I'm 3-season-old flutter dev now trying to compile my little app! i'm using cloud_functions package, and worrying about something that might sound like a dumb idea for gurus.
Few weeks ago, i had read several articles that reverse-engineering flutter app and dart engine really explicitly, even revealing strings in the original app.
Right after reading those articles, i could've understood the reason why people interested in the security issues always say, like 'you must not include sensitive info in the plain source code since your compiled app can be reverse-engineered', and felt feared.
So i migrated all those info into firestore and locked the store with simple security rules, and here comes the main question:
Now, i'm wondering if my cloud functions's source code written in js would be compiled together when i run build commands.

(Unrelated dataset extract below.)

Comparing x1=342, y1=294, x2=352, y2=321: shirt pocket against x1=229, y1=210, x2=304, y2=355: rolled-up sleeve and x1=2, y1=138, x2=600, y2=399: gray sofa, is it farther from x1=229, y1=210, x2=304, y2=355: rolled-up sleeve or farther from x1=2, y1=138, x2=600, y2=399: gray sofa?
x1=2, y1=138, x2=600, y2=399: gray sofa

The directory is generally named functions and we can find index.js inside the directory, which includes really sensitive info such as the name of callable functions or core strings used in hashing methods.

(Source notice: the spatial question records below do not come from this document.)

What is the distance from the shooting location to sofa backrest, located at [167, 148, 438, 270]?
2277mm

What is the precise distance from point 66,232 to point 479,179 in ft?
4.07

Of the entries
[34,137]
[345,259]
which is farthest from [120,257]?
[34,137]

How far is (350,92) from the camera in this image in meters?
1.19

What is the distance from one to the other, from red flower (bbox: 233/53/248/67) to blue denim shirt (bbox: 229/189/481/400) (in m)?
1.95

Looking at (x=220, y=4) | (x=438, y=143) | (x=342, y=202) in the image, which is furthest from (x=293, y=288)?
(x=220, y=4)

If dart compilation includes functions folder into its process, it is possible for attackers to figure out those important info in index.js. IMO, it is not reasonable to do that with build methods, so i don't have to worry about it.
But i just want to make it clear through this simple question to the gurus that my index.js is already safe! Thanks in advance [:
Your Cloud Functions code are stored on Google's servers.

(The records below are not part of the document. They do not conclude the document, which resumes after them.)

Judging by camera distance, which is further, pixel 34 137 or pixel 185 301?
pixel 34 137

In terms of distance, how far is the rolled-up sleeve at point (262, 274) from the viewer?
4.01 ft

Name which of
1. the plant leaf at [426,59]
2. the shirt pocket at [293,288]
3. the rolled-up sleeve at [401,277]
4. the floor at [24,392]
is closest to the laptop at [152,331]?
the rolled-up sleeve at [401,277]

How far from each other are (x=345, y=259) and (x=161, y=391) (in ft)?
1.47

Here's a quote from the Cloud Functions documentation:
Your JavaScript or TypeScript code is stored in Google's cloud and runs in a managed environment. There's no need to manage and scale your own servers.
And to your question about reverse engineering, Cloud Functions helps with that too.
In many cases, developers prefer to control application logic on the server to avoid tampering on the client side. Also, sometimes it's not desirable to allow that code to be reverse engineered. Cloud Functions is fully insulated from the client, so you can be sure it is private and always does exactly what you want.